* _Data for this exercise_
◇ ◇ ◇
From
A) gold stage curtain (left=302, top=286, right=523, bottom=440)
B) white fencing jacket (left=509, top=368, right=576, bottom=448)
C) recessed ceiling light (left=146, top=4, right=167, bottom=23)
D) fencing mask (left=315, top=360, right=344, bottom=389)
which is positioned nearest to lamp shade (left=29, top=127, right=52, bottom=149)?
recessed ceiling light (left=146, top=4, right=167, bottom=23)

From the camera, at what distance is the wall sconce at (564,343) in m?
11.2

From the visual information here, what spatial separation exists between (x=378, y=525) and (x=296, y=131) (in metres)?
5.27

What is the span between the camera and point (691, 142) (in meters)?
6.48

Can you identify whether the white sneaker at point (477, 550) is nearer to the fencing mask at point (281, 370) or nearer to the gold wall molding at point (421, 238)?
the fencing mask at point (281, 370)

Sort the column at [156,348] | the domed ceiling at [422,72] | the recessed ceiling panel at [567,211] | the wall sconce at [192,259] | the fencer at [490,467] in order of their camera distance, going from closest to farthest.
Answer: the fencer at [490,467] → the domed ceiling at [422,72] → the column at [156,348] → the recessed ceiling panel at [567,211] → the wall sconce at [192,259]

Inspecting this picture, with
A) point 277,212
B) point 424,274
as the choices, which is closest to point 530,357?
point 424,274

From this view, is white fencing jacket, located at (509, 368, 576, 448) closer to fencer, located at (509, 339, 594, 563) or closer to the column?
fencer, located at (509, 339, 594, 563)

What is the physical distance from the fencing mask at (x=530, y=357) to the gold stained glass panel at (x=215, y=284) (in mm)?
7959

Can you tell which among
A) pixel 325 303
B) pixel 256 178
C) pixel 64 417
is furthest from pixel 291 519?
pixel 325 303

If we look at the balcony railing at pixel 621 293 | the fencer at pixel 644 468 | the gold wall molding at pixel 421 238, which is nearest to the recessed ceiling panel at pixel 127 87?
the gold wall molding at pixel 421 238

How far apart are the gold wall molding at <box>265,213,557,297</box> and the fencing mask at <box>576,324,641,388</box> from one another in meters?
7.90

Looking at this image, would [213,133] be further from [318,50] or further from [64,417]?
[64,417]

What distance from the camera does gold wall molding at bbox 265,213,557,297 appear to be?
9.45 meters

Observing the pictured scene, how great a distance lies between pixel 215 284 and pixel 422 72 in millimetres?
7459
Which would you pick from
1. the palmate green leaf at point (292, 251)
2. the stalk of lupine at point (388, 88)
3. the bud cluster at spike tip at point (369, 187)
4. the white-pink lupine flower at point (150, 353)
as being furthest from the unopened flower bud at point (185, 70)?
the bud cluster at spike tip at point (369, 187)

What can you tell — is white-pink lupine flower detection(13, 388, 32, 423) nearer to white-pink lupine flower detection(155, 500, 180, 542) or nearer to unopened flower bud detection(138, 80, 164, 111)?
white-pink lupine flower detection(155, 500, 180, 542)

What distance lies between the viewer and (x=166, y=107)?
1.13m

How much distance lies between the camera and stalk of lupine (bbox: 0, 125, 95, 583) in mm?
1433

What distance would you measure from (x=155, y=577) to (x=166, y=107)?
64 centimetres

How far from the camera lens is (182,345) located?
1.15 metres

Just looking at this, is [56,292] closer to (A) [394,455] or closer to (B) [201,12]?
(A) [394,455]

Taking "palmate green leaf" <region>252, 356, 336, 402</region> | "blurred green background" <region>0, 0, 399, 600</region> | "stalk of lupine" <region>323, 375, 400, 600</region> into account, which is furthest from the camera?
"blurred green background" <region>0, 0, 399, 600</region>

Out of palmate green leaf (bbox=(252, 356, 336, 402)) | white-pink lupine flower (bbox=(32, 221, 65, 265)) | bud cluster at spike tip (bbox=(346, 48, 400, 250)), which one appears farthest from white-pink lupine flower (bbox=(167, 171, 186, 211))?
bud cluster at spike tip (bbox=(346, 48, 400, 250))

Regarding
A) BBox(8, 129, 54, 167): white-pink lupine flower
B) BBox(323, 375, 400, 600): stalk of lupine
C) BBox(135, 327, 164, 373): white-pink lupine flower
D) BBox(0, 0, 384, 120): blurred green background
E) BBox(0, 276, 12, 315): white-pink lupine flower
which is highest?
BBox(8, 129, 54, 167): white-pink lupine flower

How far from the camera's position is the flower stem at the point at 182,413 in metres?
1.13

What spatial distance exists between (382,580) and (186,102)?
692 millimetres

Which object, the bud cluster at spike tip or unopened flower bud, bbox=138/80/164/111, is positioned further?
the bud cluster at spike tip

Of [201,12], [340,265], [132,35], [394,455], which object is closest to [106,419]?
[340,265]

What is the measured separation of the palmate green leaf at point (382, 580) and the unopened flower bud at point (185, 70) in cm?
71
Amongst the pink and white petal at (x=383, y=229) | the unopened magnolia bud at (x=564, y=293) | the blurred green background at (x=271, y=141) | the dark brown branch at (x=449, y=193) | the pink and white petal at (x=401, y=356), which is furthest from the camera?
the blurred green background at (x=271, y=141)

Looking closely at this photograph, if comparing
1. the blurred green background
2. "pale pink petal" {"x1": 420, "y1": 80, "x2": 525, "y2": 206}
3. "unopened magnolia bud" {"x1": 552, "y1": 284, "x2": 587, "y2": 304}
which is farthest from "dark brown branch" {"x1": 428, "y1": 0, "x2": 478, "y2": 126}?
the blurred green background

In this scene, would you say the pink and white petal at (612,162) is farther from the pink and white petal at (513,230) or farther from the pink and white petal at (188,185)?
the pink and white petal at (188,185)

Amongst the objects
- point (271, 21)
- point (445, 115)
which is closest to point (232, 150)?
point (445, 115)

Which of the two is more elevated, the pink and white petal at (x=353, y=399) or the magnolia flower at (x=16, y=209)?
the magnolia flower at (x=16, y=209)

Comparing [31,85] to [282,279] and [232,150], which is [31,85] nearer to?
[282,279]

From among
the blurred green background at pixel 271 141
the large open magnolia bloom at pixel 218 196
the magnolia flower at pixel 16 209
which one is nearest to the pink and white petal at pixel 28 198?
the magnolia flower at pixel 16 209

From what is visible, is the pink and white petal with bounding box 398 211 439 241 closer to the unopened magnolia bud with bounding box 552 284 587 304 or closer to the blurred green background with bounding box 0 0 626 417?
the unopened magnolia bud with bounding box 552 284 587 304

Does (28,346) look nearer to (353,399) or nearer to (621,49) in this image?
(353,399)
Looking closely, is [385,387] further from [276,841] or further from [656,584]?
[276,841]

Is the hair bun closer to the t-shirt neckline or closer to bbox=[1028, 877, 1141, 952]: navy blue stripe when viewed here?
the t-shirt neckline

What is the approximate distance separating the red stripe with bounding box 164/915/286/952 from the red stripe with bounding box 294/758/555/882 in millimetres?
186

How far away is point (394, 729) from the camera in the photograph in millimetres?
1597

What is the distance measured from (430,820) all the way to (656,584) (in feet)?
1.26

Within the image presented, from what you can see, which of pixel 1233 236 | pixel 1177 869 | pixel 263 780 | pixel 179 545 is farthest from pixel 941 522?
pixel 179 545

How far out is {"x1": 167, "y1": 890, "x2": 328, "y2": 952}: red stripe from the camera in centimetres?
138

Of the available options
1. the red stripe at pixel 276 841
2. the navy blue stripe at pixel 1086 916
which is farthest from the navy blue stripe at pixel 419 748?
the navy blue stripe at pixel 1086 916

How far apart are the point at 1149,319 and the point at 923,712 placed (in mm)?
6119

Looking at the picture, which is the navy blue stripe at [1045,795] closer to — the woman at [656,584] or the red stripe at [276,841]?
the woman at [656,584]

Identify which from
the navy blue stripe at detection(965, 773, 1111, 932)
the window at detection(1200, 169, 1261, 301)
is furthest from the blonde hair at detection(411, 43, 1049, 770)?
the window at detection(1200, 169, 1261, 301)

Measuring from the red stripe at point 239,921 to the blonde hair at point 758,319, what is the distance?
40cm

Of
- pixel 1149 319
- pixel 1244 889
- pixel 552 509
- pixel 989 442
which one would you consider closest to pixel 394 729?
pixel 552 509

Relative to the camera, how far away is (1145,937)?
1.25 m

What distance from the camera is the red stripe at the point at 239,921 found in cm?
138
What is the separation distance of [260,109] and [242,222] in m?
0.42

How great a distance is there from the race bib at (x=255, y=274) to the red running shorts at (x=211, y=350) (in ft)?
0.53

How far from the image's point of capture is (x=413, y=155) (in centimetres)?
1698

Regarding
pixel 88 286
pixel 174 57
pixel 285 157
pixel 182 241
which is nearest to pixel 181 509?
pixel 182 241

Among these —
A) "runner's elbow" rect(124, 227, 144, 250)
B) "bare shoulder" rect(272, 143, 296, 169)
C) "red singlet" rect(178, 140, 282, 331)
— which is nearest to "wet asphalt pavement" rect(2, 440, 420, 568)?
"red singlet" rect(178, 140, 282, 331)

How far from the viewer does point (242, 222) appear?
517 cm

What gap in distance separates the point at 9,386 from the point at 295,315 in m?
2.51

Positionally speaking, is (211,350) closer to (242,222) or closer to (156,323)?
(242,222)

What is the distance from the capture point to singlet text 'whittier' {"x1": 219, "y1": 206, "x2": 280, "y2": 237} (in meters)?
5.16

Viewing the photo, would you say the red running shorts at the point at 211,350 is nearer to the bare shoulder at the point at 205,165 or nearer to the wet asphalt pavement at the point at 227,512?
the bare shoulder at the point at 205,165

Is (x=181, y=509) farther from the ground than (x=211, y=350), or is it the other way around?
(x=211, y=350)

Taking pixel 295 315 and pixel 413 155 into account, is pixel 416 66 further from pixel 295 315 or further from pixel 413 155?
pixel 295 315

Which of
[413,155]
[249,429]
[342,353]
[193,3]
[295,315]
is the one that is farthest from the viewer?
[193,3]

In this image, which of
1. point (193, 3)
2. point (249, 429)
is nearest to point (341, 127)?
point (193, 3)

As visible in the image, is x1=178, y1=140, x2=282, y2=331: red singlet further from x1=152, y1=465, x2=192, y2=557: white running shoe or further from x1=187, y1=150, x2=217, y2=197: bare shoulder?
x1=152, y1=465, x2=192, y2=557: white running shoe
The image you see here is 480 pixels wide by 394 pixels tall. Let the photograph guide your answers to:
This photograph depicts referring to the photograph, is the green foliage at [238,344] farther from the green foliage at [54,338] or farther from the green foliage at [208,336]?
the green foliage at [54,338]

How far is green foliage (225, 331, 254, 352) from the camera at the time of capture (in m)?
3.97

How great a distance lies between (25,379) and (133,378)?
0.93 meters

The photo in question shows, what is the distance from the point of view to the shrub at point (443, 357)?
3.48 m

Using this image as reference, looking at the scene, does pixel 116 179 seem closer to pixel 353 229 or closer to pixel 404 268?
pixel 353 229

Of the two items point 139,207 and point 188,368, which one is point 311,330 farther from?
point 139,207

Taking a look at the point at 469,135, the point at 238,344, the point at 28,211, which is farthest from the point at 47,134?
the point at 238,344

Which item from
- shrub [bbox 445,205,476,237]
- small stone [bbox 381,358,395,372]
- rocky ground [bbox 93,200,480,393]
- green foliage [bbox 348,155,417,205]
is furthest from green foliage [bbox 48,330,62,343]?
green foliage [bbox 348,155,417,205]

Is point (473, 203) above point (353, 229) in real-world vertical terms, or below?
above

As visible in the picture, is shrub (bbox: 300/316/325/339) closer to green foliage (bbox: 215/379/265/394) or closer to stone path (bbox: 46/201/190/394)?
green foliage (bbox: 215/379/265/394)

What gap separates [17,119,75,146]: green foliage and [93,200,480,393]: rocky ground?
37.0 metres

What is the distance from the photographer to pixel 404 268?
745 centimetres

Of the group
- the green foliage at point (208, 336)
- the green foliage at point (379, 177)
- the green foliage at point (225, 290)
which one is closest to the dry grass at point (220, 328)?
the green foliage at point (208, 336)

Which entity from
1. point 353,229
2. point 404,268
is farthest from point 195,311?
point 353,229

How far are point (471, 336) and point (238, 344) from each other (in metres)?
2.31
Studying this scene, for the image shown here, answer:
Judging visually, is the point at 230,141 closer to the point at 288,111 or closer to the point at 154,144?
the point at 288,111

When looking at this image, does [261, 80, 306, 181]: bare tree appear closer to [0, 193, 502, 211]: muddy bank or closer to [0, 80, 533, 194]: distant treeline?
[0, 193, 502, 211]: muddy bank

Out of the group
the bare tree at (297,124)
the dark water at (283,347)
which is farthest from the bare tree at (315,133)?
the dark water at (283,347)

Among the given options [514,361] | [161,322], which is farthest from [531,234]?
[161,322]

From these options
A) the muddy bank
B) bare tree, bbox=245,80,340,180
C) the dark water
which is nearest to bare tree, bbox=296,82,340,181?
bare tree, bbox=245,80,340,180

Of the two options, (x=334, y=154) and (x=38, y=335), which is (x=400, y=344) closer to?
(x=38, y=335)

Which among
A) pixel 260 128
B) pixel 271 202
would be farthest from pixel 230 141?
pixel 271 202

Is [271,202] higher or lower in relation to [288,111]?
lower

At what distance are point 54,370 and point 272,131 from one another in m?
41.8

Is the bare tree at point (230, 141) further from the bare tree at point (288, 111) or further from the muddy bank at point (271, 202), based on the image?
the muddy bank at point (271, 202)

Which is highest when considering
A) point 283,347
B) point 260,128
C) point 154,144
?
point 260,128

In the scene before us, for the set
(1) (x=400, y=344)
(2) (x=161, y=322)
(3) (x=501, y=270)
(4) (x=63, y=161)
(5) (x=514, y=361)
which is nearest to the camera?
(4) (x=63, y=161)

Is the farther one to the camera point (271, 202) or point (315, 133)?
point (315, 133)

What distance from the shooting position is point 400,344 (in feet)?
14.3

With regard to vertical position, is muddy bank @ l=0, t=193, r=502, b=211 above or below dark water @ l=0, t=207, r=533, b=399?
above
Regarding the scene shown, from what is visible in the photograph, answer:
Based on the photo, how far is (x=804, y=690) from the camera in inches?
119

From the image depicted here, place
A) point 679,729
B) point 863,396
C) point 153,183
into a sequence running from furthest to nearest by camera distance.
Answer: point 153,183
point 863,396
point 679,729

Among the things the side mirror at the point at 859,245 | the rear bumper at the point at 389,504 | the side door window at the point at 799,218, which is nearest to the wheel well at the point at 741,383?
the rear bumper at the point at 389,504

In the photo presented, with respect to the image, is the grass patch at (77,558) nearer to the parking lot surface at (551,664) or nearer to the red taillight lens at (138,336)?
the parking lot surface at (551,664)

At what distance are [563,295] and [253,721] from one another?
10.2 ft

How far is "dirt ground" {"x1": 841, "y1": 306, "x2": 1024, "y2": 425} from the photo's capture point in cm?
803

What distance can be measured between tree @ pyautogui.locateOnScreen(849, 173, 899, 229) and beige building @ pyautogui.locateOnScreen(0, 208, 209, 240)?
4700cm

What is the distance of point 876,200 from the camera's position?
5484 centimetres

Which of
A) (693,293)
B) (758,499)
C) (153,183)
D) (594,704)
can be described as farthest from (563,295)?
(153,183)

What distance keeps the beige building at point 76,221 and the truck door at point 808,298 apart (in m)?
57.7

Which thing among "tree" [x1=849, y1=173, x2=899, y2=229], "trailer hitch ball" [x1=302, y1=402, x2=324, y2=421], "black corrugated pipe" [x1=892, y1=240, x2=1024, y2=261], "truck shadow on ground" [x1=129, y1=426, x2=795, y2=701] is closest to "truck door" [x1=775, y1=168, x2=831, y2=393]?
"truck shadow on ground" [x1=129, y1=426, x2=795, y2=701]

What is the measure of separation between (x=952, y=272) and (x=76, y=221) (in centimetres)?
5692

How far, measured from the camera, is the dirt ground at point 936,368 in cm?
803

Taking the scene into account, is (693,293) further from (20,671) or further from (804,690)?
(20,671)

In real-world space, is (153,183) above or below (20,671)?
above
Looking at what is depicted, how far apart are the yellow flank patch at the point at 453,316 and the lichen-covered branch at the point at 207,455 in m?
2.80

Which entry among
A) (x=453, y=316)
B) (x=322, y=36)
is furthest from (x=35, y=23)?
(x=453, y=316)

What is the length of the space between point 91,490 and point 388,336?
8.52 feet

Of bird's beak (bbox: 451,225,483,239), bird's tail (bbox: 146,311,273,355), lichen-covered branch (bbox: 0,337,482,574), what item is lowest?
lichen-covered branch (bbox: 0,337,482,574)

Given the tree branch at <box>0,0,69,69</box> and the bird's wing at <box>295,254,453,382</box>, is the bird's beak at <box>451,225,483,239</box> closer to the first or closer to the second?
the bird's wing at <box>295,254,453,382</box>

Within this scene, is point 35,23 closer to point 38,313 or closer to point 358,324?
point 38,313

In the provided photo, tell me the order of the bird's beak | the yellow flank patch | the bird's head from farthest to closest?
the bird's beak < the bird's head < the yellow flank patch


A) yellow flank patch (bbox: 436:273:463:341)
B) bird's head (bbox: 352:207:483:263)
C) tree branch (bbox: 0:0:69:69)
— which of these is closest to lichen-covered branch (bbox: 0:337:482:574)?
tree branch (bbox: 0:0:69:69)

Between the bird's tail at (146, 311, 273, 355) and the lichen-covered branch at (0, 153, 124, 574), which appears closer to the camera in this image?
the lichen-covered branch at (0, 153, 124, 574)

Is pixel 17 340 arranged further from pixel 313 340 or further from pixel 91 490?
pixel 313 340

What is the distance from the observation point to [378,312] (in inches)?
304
◇ ◇ ◇
Reproduce word for word the records from their first line up to and including the line that contains "which is positioned".

* _Result of the exercise_
From
A) gold stage curtain (left=302, top=286, right=523, bottom=440)
B) white fencing jacket (left=509, top=368, right=576, bottom=448)
C) recessed ceiling light (left=146, top=4, right=167, bottom=23)
D) fencing mask (left=315, top=360, right=344, bottom=389)
which is positioned nearest to lamp shade (left=29, top=127, right=52, bottom=149)?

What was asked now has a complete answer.